Extracted page text data
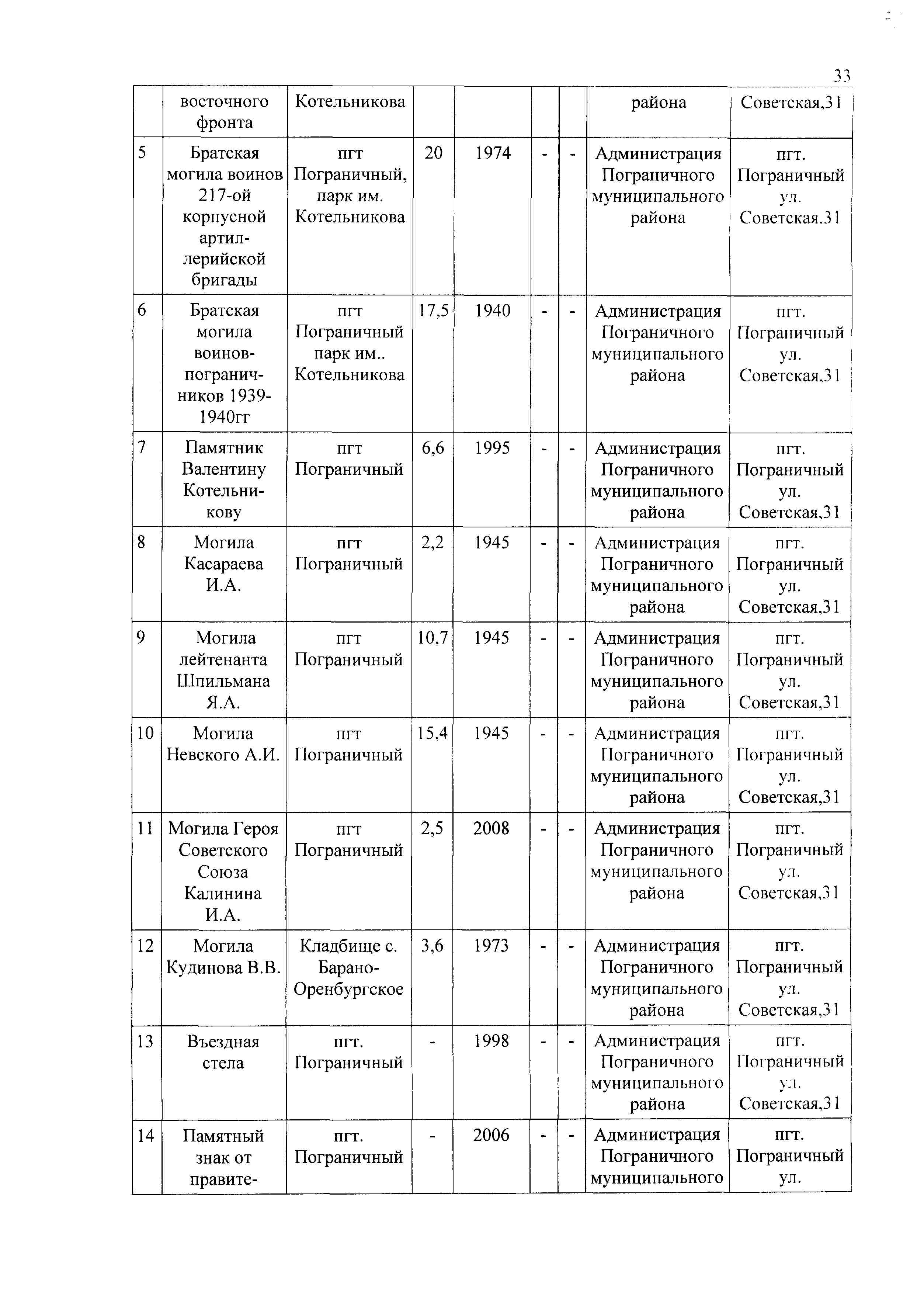 33

|  |  |  |  |  |  |  |  |  |
|---|---|---|---|---|---|---|---|---|
|  | восточного фронта | Котельникова |  |  |  |  | района | Советская,31 |
| 5 | Братская могила воинов 217-ой корпусной артиллерийской бригады | пгт Пограничный, парк им. Котельникова | 20 | 1974 | - | - | Администрация Пограничного муниципального района | пгт. Пограничный ул. Советская,31 |
| 6 | Братская могила воинов-пограничников 1939-1940гг | пгт Пограничный парк им.. Котельникова | 17,5 | 1940 | - | - | Администрация Пограничного муниципального района | пгт. Пограничный ул. Советская,31 |
| 7 | Памятник Валентину Котельникову | пгт Пограничный | 6,6 | 1995 | - | - | Администрация Пограничного муниципального района | пгт. Пограничный ул. Советская,31 |
| 8 | Могила Касараева И.А. | пгт Пограничный | 2,2 | 1945 | - | - | Администрация Пограничного муниципального района | пгт. Пограничный ул. Советская,31 |
| 9 | Могила лейтенанта Шпильмана Я.А. | пгт Пограничный | 10,7 | 1945 | - | - | Администрация Пограничного муниципального района | пгт. Пограничный ул. Советская,31 |
| 10 | Могила Невского А.И. | пгт Пограничный | 15,4 | 1945 | - | - | Администрация Пограничного муниципального района | пгт. Пограничный ул. Советская,31 |
| 11 | Могила Героя Советского Союза Калинина И.А. | пгт Пограничный | 2,5 | 2008 | - | - | Администрация Пограничного муниципального района | пгт. Пограничный ул. Советская,31 |
| 12 | Могила Кудинова В.В. | Кладбище с. Барано-Оренбургское | 3,6 | 1973 | - | - | Администрация Пограничного муниципального района | пгт. Пограничный ул. Советская,31 |
| 13 | Въездная стела | пгт. Пограничный | - | 1998 | - | - | Администрация Пограничного муниципального района | пгт. Пограничный ул. Советская,31 |
| 14 | Памятный знак от правите- | пгт. Пограничный | - | 2006 | - | - | Администрация Пограничного муниципального | пгт. Пограничный ул. |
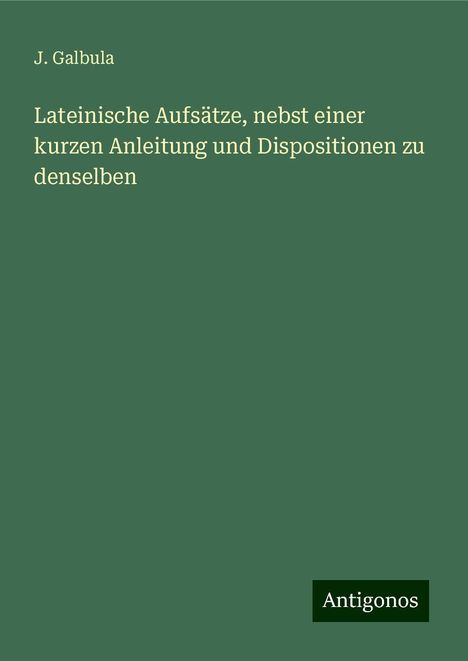 J. Galbula

Lateinische Aufsätze, nebst einer kurzen Anleitung und Dispositionen zu denselben

Antigonos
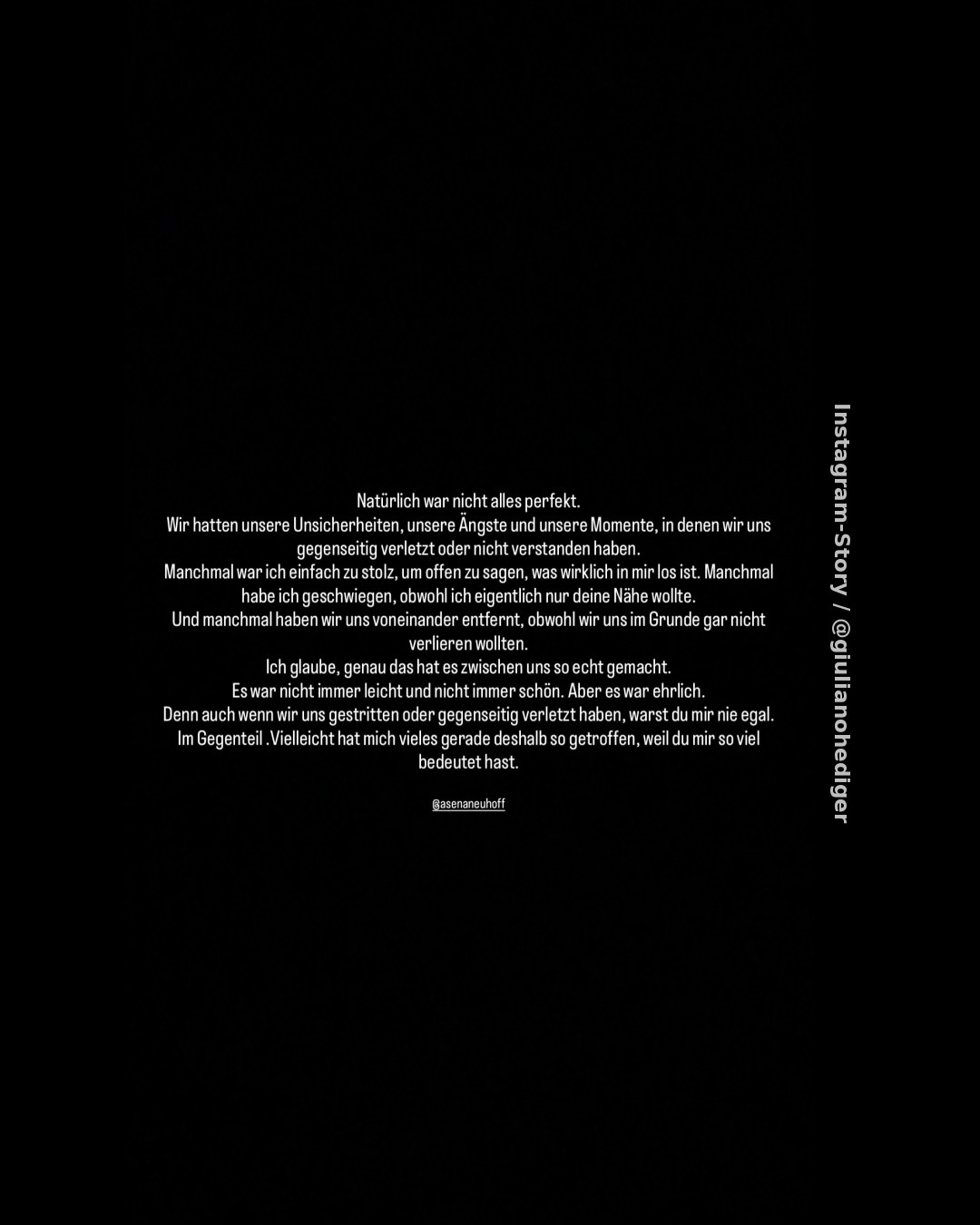 Natürlich war nicht alles perfekt.
Wir hatten unsere Unsicherheiten, unsere Ängste und unsere Momente, in denen wir uns gegenseitig verletzt oder nicht verstanden haben.
Manchmal war ich einfach zu stolz, um offen zu sagen, was wirklich in mir los ist. Manchmal habe ich geschwiegen, obwohl ich eigentlich nur deine Nähe wollte.
Und manchmal haben wir uns voneinander entfernt, obwohl wir uns im Grunde gar nicht verlieren wollten.
Ich glaube, genau das hat es zwischen uns so echt gemacht.
Es war nicht immer leicht und nicht immer schön. Aber es war ehrlich.
Denn auch wenn wir uns gestritten oder gegenseitig verletzt haben, warst du mir nie egal.
Im Gegenteil .Vielleicht hat mich vieles gerade deshalb so getroffen, weil du mir so viel bedeutet hast.

@asenaneuhoff

Instagram-Story / @giulianohediger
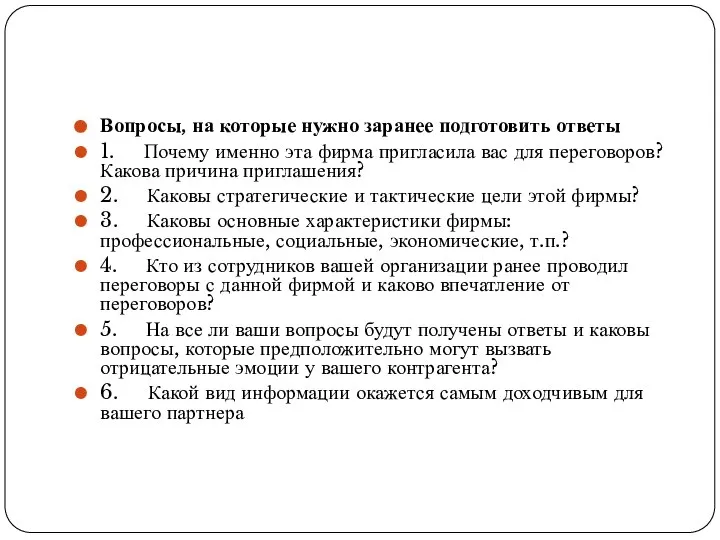 Вопросы, на которые нужно заранее подготовить ответы

1. Почему именно эта фирма пригласила вас для переговоров? Какова причина приглашения?

2. Каковы стратегические и тактические цели этой фирмы?

3. Каковы основные характеристики фирмы: профессиональные, социальные, экономические, т.п.?

4. Кто из сотрудников вашей организации ранее проводил переговоры с данной фирмой и каково впечатление от переговоров?

5. На все ли ваши вопросы будут получены ответы и каковы вопросы, которые предположительно могут вызвать отрицательные эмоции у вашего контрагента?

6. Какой вид информации окажется самым доходчивым для вашего партнера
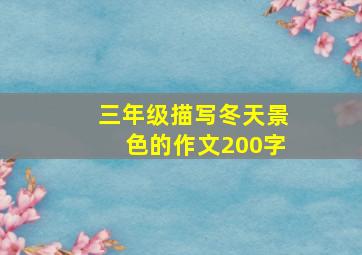 三年级描写冬天景色的作文200字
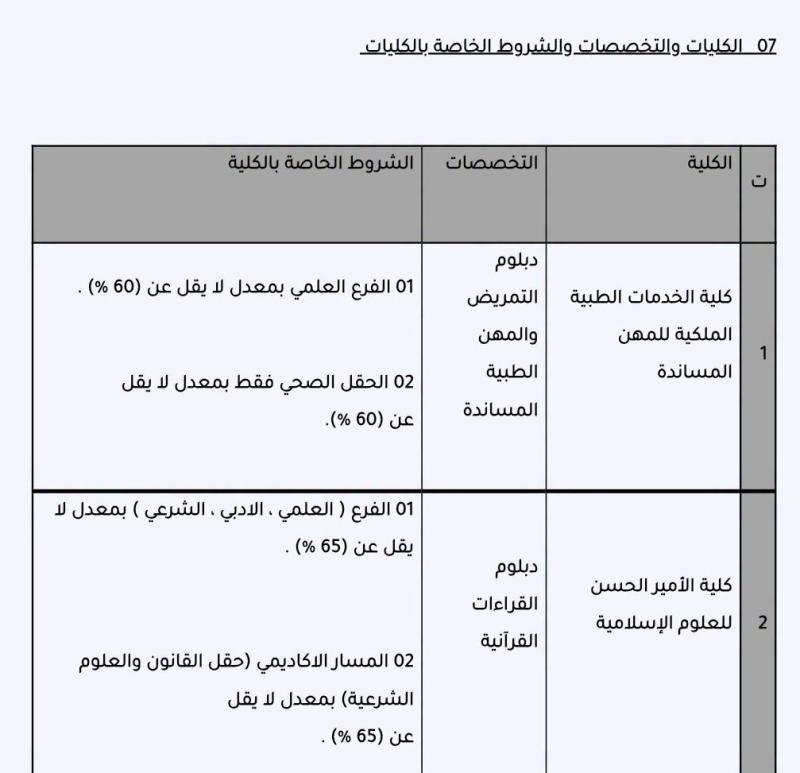 07 الكليات والتخصصات والشروط الخاصة بالكليات

| ت | الكلية | التخصصات | الشروط الخاصة بالكلية |
|---|---|---|---|
| 1 | كلية الخدمات الطبية الملكية للمهن المساندة | دبلوم التمريض والمهن الطبية المساندة | 01 الفرع العلمي بمعدل لا يقل عن (60 %) . 02 الحقل الصحي فقط بمعدل لا يقل عن (60 %). |
| 2 | كلية الأمير الحسن للعلوم الإسلامية | دبلوم القراءات القرآنية | 01 الفرع ( العلمي ، الادبي ، الشرعي ) بمعدل لا يقل عن (65 %) . 02 المسار الاكاديمي (حقل القانون والعلوم الشرعية) بمعدل لا يقل عن (65 %) . |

▸ **PROBLEM**: All lines from the one holding "三年级描写冬天景色的作文200字" through the last line of the entries, and nothing else, are to be output exactly; leave out the pictures.

▸ **EXPECTED ANSWER**:
 三年级描写冬天景色的作文200字
 07 الكليات والتخصصات والشروط الخاصة بالكليات

| ت | الكلية | التخصصات | الشروط الخاصة بالكلية |
|---|---|---|---|
| 1 | كلية الخدمات الطبية الملكية للمهن المساندة | دبلوم التمريض والمهن الطبية المساندة | 01 الفرع العلمي بمعدل لا يقل عن (60 %) . 02 الحقل الصحي فقط بمعدل لا يقل عن (60 %). |
| 2 | كلية الأمير الحسن للعلوم الإسلامية | دبلوم القراءات القرآنية | 01 الفرع ( العلمي ، الادبي ، الشرعي ) بمعدل لا يقل عن (65 %) . 02 المسار الاكاديمي (حقل القانون والعلوم الشرعية) بمعدل لا يقل عن (65 %) . |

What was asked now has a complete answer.